The economy is in the forefront of everyone's mind these days, and it is no different in the design world. Designing economically with tile and stone is always a good strategy. It is important to respect today's often shrunken budgets by keeping tile costs down while not sacrificing design style and aesthetics. I would like to share with you some great tips to keep your tile budget in line.Floor tile budget tips:
- Select a tile or stone floor that is less expensive than the wall tile.
- Keep higher cost items at eye level and in the more visible areas.
- When you enter a room, you typically notice what is directly in your line of vision.
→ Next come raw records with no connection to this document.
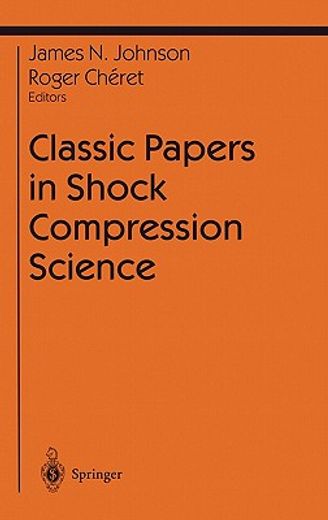 classic papers in shock compression science (en Inglés)
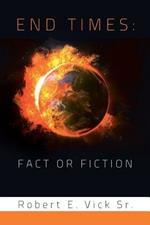 End Times: Fact or Fiction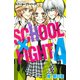 スクール×ファイト(4)（講談社） [電子書籍]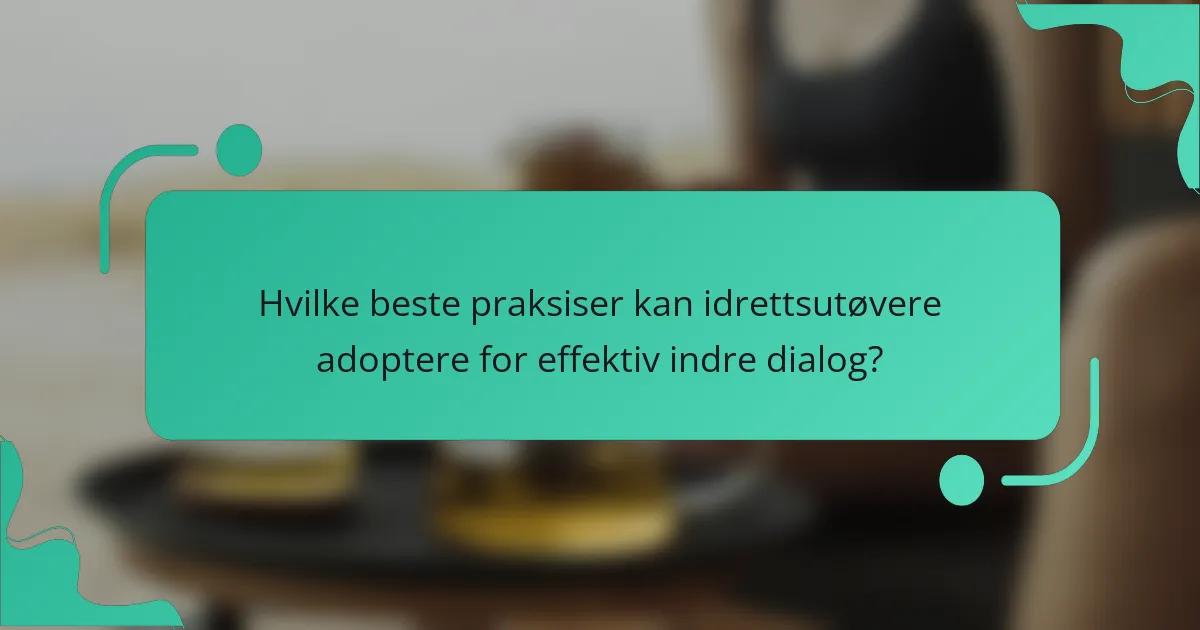 Hvilke beste praksiser kan idrettsutøvere adoptere for effektiv indre dialog?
Most people do not look down at the floor.
- Use inserts to make the floor look more important for very little cost.
- Place small inserts of tile that compliment a rug, wall paint or wall tiles in the floor.
- This is a very effective design strategy to connect the floor with the walls or other design focal point.
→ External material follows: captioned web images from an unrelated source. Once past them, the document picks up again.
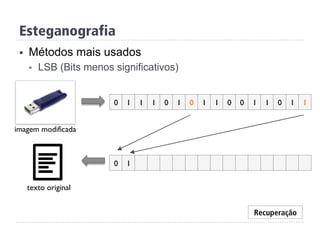 Esteganografia
0 1
0 1 1 0 0 10 1 1 1 0 1 1 0 1 1
imagem modificada
Recuperação
texto original
§  Métodos mais usados
§  LSB (Bits menos significativos)
 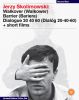  Jerzy Skolimowski: Walkover / Barrier / Dialogue 20 40 60 + short films (3-Disc Blu-ray Box Set)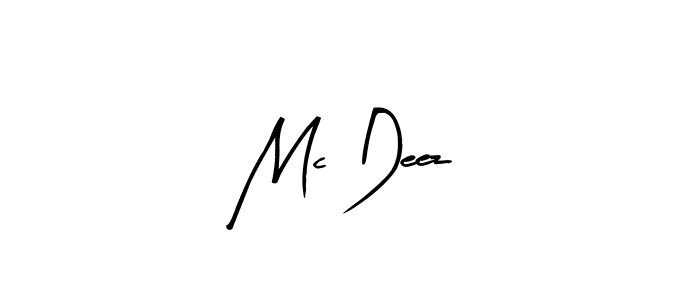 Also we have Mc Deez name is the best signature style. Create professional handwritten signature collection using Arty Signature autograph style. Mc Deez signature style 8 images and pictures png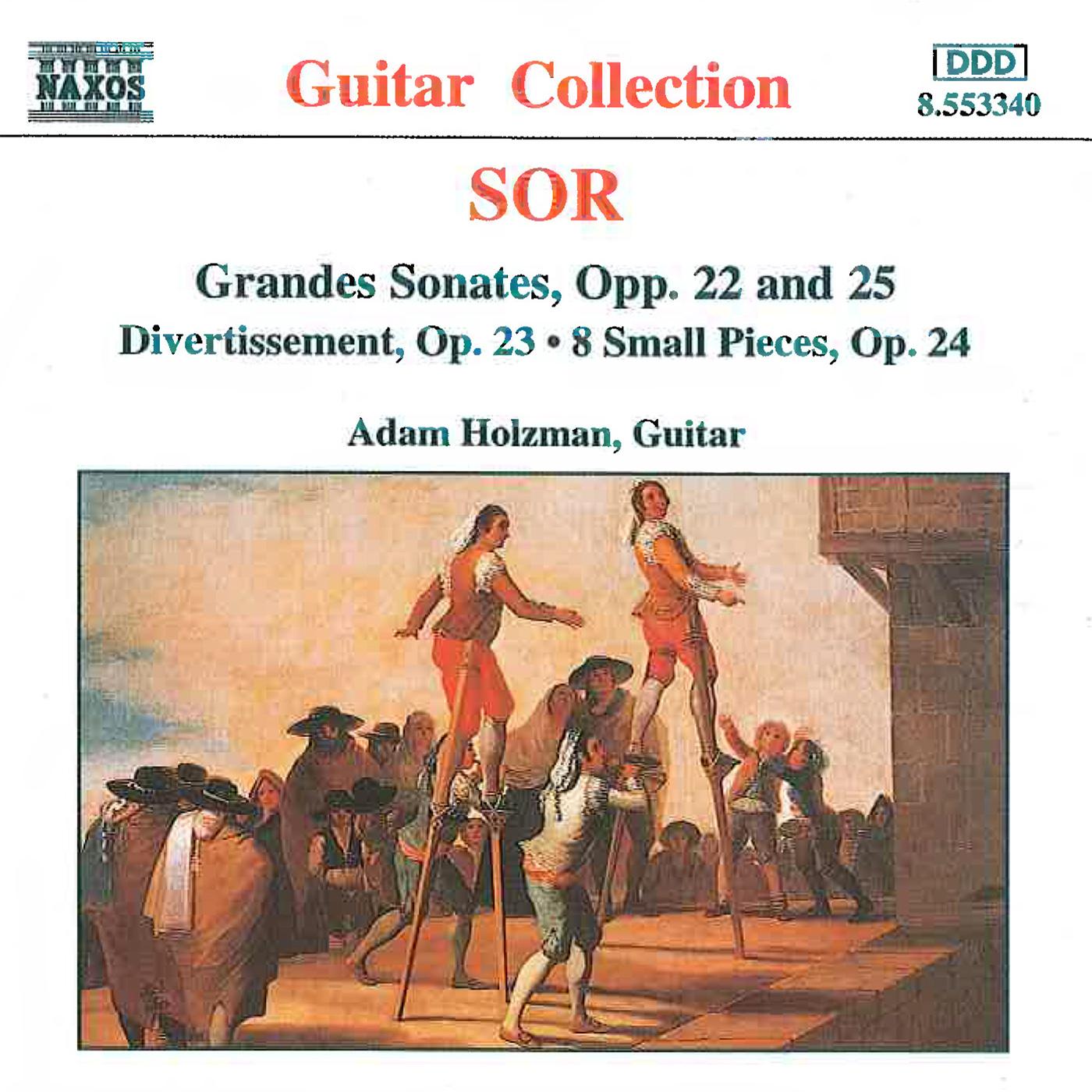 SOR, F.: Grandes Sonates, Opp. 22 and 25 / Divertissement, Op. 23 (Holzman)
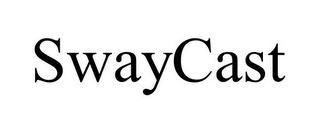SWAYCAST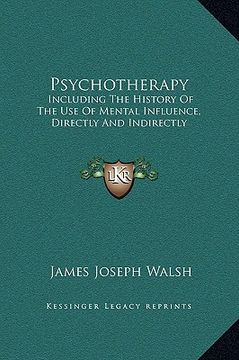 portada psychotherapy: including the history of the use of mental influence, directly and indirectly (in English)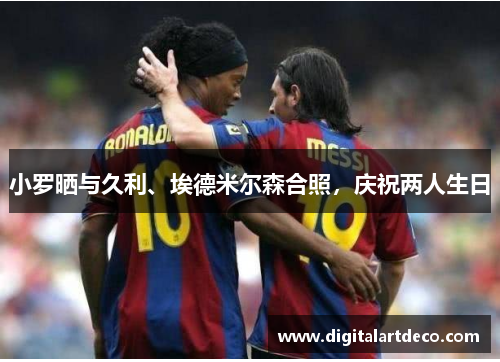 小罗晒与久利、埃德米尔森合照，庆祝两人生日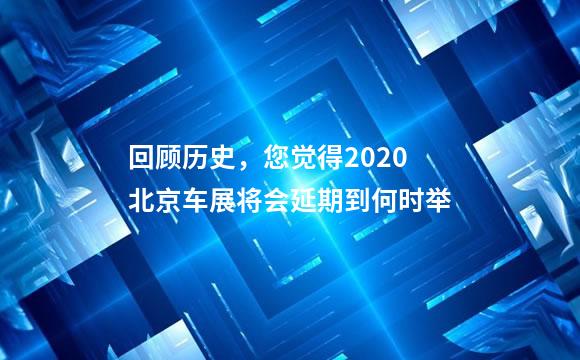 回顾历史，您觉得2020北京车展将会延期到何时举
- Avoid linear designs using moldings and liners.
- Use "inserts" instead.
- This allows design flexibility in placement which can keep costs down.
- Always use the most economical field tile available from the line being designed with.
- 4"x4"s and 6"x6"s are typically the most economical sizes.
- Avoid small sizes and fancy shapes when budget is a consideration.
- Consider mixing a well priced stone field tile with matte glazed ceramic accents and moldings.
- Stone field can often be less expensive than handmade ceramic field tile.
- The mix of stone and ceramic can create a dynamic textural design.
- Only tile up to 36" on a wainscot, instead of 42" or higher (but always to the ceiling in the wet areas).
- Create "feature areas" as follows:
- With color and tile direction - don't use more costly sculpted or handpainted tile pieces.
- Create a small-scale, but dramatic, "feature area" where it will have the most design impact while keeping the field tile, trims and floor simple and inexpensive.
- Use color blocking and inexpensive tile or stone for lots of design drama with little cost.
- NEVER suggest eliminating tile on a bathroom wainscot as a cost-saving solution.
- It will look like corners were cut and the design not well thought out.
- Select a good-looking, less expensive line, perhaps machine-made rather than hand-made, rather than leave walls un-tiled.
Avoid linear designs by using tile inserts.
Lots of design interest using basic and economically priced tile sizes.
Small-scale feature area (above sink), normal-height wainscot, & no molding or trim keep tile costs down.
Dramatic design statement using the same size tile in two colors
- Use bullnoses for trim and an inexpensive liner as décor instead of more expensive moldings.
- Quarter rounds also can be quite inexpensive, use them to turn corners where needed.